▸ Requirement
Copying rule for the data below: take the line containing "бумажные универсальные non-stop" and every line after it to the end, exactly, and drop all pictures.

▸ Collected data
********
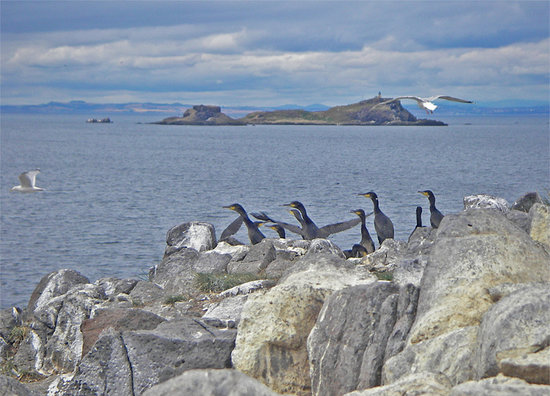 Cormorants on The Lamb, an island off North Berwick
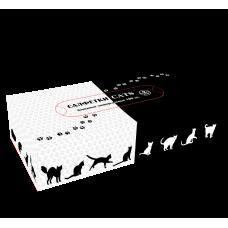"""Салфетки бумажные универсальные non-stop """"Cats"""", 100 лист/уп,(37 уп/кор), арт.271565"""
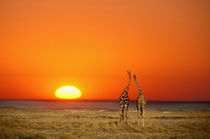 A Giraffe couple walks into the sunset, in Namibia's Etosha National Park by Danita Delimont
********
▸ Solution to this problem
"""Салфетки бумажные универсальные non-stop """"Cats"""", 100 лист/уп,(37 уп/кор), арт.271565"""
 A Giraffe couple walks into the sunset, in Namibia's Etosha National Park by Danita Delimont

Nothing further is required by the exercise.